Zeta Centauri

Observation data Epoch J2000.0 Equinox J2000.0
- Constellation: Centaurus
- Right ascension: 13^{h} 55^{m} 32.38565^{s}
- Declination: −47° 17′ 18.1482″
- Apparent magnitude (V): +2.55

Characteristics
- Spectral type: B2.5 IV
- U−B color index: −0.91
- B−V color index: −0.22

Astrometry
- Radial velocity (R_{v}): +6.5 km/s
- Proper motion (μ): RA: −57.37 mas/yr Dec.: −44.55 mas/yr
- Parallax (π): 8.54±0.13 mas
- Distance: 382 ± 6 ly (117 ± 2 pc)
- Absolute magnitude (M_{V}): −2.79

Orbit
- Period (P): 8.024 days
- Semi-major axis (a): 0.0014"
- Eccentricity (e): 0.5
- Periastron epoch (T): 2413719.321 JD
- Argument of periastron (ω) (secondary): 290°

Details
- Mass: 7.8±0.1 M_{☉}
- Radius: 5.80±0.53 R_{☉}
- Luminosity: 5,884 L_{☉}
- Surface gravity (log g): 3.84±0.08 cgs
- Temperature: 23561±283 K
- Rotational velocity (v sin i): 235 km/s
- Age: 39.8±5.7 Myr
- Other designations: Leepwal, ζ Cen, CD−46 8949, CPD−46 6560, HD 121263, HIP 68002, HR 5231, SAO 224538

Database references
- SIMBAD: data

= Zeta Centauri =

Star in the constellation Centaurus

Zeta Centauri is a binary star system in the southern constellation of Centaurus. It has the proper name Leepwal; Zeta Centauri is its Bayer designation. With a combined apparent visual magnitude of +2.55, it is one of the brighter members of the constellation. This system is close enough to the Earth that its distance can be measured directly using the parallax technique. This yields a value of roughly 382 ly, with a 1.6% margin of error. It is drifting further away with a radial velocity of +6.5 km/s.

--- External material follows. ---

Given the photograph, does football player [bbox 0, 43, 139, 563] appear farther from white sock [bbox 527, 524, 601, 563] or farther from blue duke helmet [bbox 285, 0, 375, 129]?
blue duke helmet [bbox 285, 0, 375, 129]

ζ Cen is a double-lined spectroscopic binary system, which indicates that the orbital motion was detected by shifts in the absorption lines of their combined spectra caused by the Doppler effect. The two stars orbit each other over a period of slightly more than eight days with an orbital eccentricity of about 0.5. The estimated angular separation of the pair is 1.4 mas.

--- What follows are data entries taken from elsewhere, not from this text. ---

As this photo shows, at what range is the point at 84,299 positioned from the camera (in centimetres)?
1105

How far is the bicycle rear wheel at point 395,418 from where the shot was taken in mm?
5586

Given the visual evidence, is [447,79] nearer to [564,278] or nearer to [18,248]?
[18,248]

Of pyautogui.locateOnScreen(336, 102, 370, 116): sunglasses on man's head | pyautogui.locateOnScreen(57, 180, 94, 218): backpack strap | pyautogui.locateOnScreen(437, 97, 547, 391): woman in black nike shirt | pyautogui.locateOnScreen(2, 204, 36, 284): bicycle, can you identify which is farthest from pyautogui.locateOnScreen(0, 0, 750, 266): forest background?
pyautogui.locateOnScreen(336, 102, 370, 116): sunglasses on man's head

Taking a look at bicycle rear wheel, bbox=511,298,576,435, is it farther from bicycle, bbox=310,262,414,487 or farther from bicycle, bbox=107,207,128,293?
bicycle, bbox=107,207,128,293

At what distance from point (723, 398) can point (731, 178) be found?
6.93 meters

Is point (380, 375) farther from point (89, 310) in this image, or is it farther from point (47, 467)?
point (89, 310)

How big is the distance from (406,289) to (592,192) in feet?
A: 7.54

At an estimated age of 40 million years, the primary component of this system appears to be in the subgiant stage of its evolution with a stellar classification of B2.5 IV. It is a large star with nearly 8 times the mass of the Sun and close to 6 times the Sun's radius. This star is rotating rapidly with a projected rotational velocity of 235 km s^{−1}.

==Nomenclature==
Zeta Centauri, Latinized from ζ Centauri, is the star's Bayer designation. Along with other modern Bayer designations in Centaurus, it was assigned by Nicolas Louis de Lacaille in his 1756 star catalog; the star referred to as ζ Centauri in Bayer's Uranometria of 1603 is Acrux in the Southern Cross, then considered part of Centaurus.

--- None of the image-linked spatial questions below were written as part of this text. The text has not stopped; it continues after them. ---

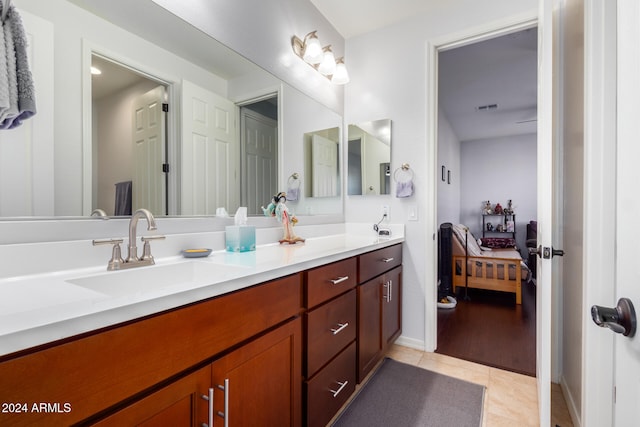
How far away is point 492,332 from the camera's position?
2.55 meters

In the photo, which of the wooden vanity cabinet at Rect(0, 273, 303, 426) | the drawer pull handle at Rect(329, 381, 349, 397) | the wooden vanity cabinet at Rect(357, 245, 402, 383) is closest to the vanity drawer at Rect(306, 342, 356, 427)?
the drawer pull handle at Rect(329, 381, 349, 397)

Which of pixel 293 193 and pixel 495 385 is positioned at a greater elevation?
pixel 293 193

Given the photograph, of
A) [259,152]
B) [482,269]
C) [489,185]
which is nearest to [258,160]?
[259,152]

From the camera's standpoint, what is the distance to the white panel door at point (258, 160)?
1706 millimetres

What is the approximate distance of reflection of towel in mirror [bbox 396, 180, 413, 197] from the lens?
2.24 m

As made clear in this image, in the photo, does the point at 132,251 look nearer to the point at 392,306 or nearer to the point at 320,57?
the point at 392,306

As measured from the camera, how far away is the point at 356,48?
2562 millimetres

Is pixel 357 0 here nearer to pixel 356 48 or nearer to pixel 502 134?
pixel 356 48

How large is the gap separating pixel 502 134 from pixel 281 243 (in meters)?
5.96

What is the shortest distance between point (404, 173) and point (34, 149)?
82.5 inches

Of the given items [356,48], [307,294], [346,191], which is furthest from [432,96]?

This star has been referred to by the proper name Alnair /æ'nɛər/, from نير بطن قنطورس, though this was originally a name for Acrux (see above). Alnair is also the proper name of α Gruis and was officially approved by the IAU as the name of that star. This star has also been referred to as Baten Kentaurus, from the same Arabic source.

In Chinese, 庫樓 (Kù Lóu), meaning Arsenal, refers to an asterism consisting of ζ Centauri, η Centauri, θ Centauri, 2 Centauri, HD 117440, ξ^{1} Centauri, γ Centauri, τ Centauri, D Centauri and σ Centauri. Consequently, the Chinese name for ζ Centauri itself is 庫樓一 (Kù Lóu yī, the First Star of Arsenal.) (See also ι Centauri.)

In Marshallese, this star is named Ļeepwal (pronounced leyepwal), the third of the ten sons of Lōktañūr (Capella). The IAU Working Group on Star Names approved the name Leepwal for Zeta Centauri A on 18 July 2024 and it is now so entered in the IAU Catalog of Star Names.